— begin READING PASSAGE —

One thing is for certain, many of the names of places around the lake were disputed by early settlers and have since changed several times over. For example, the previously mentioned Meeker’s Island became Morse’s Island before the name was colloquially, then formally changed to Big Island in the 1890s.

Many of the first settlers that purchased land around Lake Minnetonka were able to do so with nothing more than a dream and some spare change. The thing is, buying land in those days was much in the sense that a sculptor buys a block of marble to be sculpted. When that big block of marble is propped up in front of the sculptor - the raw material is there, but the process of turning that big block into a beautiful sculpture takes time, toil, trouble, expense, and anxiety. Like the sculptor’s block of marble, the land that settlers purchased needed to be cleared of trees, leveled, connected by a carriageway, and most importantly needed a home built from the felled timber.

The below history of how the bays, points, and islands throughout Lake Minnetonka were named only begins to scratch the surface. There’s so much more to be told about the history of these places and their namesakes. To keep this as concise as possible, some of the history is abbreviated.

Moving Clockwise from Grays Bay

Imagine you were circling Lake Minnetonka clockwise by boat starting from Wayzata - which countless people did in the late 1800s. The first stop on this tour would be Gray’s Bay, the northeasternmost bay and outflow of Lake Minnetonka into Minnehaha Creek. Gray’s Bay was first coined as Lake Browning - after English poet Robert Browning - by author and visitor of the lake, Elizabeth Fries Ellet in 1852. The name was later changed to Gray's Bay after Amos Gray and Betsey Streeter Chowen, original settlers of the Wayzata area in 1853. Up until the 1890s, some also referred to Gray's Bay as Outlet Lake, for this bay empties Lake Minnetonka into Minnehaha Creek.

To the west of Gray’s Bay is Wayzata Bay, which was first known as Lake Bryant after the famed poet, William Cullen Bryant. This bay was later given the name Wayzata, which is the anglicized Dakota meaning for north shore or northern god.

1896 map depicting Gray's and Wayzata Bay, courtesy of Hennepin County Digital Library.

— end READING PASSAGE —
— begin EXTRACTED RECORDS —

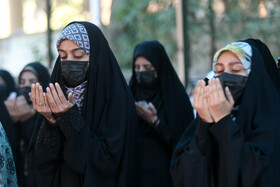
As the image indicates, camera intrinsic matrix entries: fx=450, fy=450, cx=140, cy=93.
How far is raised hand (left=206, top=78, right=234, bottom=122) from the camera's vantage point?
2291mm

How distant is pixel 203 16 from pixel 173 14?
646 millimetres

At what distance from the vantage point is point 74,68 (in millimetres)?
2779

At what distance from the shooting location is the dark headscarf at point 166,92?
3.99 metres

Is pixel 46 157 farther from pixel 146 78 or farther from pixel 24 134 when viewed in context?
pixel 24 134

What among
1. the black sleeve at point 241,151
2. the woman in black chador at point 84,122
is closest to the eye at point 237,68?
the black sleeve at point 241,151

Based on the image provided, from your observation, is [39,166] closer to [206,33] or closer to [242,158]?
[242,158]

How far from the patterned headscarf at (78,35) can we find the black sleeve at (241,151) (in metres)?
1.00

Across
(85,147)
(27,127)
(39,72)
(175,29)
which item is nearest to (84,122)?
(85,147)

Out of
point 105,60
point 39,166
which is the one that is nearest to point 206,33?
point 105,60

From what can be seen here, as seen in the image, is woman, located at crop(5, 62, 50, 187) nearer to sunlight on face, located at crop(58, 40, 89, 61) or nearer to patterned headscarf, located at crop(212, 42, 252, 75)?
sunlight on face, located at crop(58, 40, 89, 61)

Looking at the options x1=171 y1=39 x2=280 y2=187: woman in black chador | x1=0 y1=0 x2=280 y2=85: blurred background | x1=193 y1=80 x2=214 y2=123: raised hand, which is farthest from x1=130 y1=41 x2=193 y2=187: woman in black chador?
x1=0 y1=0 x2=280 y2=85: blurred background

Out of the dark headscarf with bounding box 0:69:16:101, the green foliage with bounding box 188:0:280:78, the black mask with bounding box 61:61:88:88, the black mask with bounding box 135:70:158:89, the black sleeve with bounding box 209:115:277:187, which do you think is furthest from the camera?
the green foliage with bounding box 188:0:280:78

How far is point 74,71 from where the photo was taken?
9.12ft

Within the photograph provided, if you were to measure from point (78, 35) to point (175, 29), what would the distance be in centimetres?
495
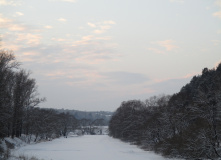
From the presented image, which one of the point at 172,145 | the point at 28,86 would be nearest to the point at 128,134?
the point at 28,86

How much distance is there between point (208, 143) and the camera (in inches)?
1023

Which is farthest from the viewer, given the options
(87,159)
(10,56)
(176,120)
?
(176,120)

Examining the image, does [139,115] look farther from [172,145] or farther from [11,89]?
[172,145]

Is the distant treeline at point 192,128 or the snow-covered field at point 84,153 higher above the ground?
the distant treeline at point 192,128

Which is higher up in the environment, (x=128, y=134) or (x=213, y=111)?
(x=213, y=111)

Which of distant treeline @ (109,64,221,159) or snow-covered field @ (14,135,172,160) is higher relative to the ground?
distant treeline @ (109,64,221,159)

— end EXTRACTED RECORDS —
— begin EXTRACTED RECORDS —

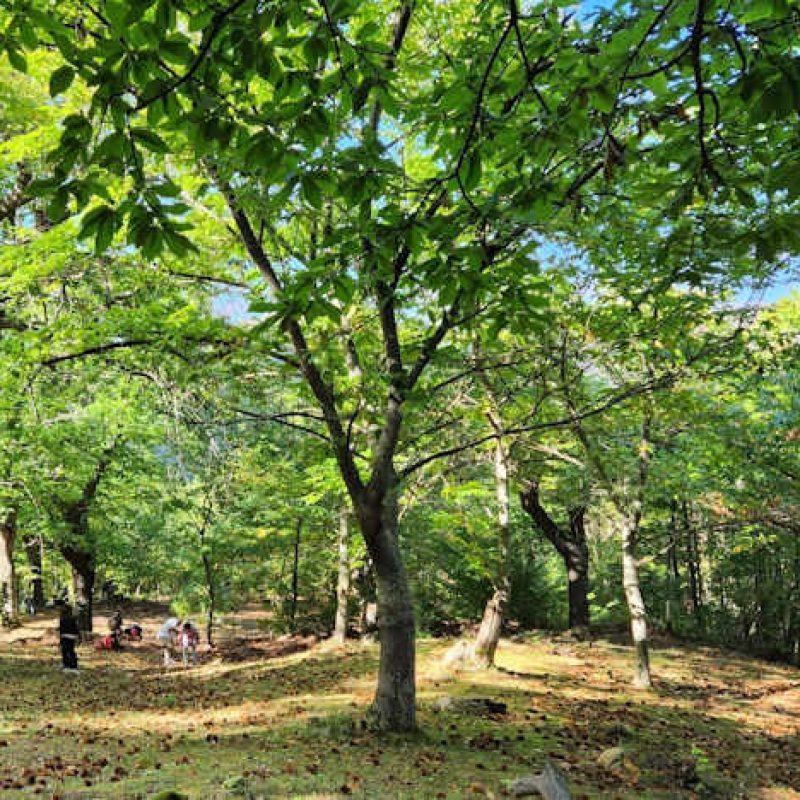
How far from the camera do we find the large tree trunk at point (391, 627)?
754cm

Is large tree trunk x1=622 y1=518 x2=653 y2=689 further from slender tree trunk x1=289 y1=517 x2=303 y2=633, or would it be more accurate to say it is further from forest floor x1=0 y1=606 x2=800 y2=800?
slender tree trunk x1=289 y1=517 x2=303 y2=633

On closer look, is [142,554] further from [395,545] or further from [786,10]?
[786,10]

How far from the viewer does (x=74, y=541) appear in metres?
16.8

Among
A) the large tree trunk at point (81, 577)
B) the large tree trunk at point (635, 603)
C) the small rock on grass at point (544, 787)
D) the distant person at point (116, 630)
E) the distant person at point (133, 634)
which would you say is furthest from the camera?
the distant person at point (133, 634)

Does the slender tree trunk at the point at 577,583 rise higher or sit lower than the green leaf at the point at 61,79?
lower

— end EXTRACTED RECORDS —
— begin EXTRACTED RECORDS —

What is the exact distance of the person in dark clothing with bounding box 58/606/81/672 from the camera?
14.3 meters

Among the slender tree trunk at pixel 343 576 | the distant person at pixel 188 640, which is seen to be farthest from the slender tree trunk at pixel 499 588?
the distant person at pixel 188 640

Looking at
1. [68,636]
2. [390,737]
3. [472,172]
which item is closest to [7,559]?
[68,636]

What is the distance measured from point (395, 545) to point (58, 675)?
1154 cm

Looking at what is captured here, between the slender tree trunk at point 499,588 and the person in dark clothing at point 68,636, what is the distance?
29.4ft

— end EXTRACTED RECORDS —

**PROBLEMS TO WORK ON**
1. In the Lake Minnetonka place-names passage, why did some people call Gray's Bay "Outlet Lake" up until the 1890s? Answer in one to three sentences.
2. Carry on the Lake Minnetonka place-names passage, picking up right after its final line, the map caption.

**ANSWERS IN ORDER**
1. Some called it Outlet Lake because this bay is where Lake Minnetonka empties into Minnehaha Creek. It is the lake's outflow.

2.
Wayzata Bay has many points and prominences that outline the shore. The eastern shore of Wayzata Bay was once known as Bourgeois Mound after John Bourgeois who came to Wayzata in 1853. It was at this location that Bourgeois, with the help of John McGalpin, built a small squatters shanty. The two later moved to Minnetonka Mills where they were employed as blacksmiths and coopers. Bourgeois Mound was later known as Carpenter’s Point after H. M. Carpenter, who owned the land. The road that intersects this point - Bushaway Road - is the no-nonsense anglicized pronunciation of Bourgeois.

Protruding from the southern shore of Wayzata Bay is a prominent point that was first known as Stetson’s Point after Euro-American landowner V. C. Stetson. The name gradually changed to Cedar Point. This famous point gets its name after the spattering of red cedar trees that grow in abundance on the point. There’s confusingly a second Cedar Point on Lake Minnetonka, but more on that later.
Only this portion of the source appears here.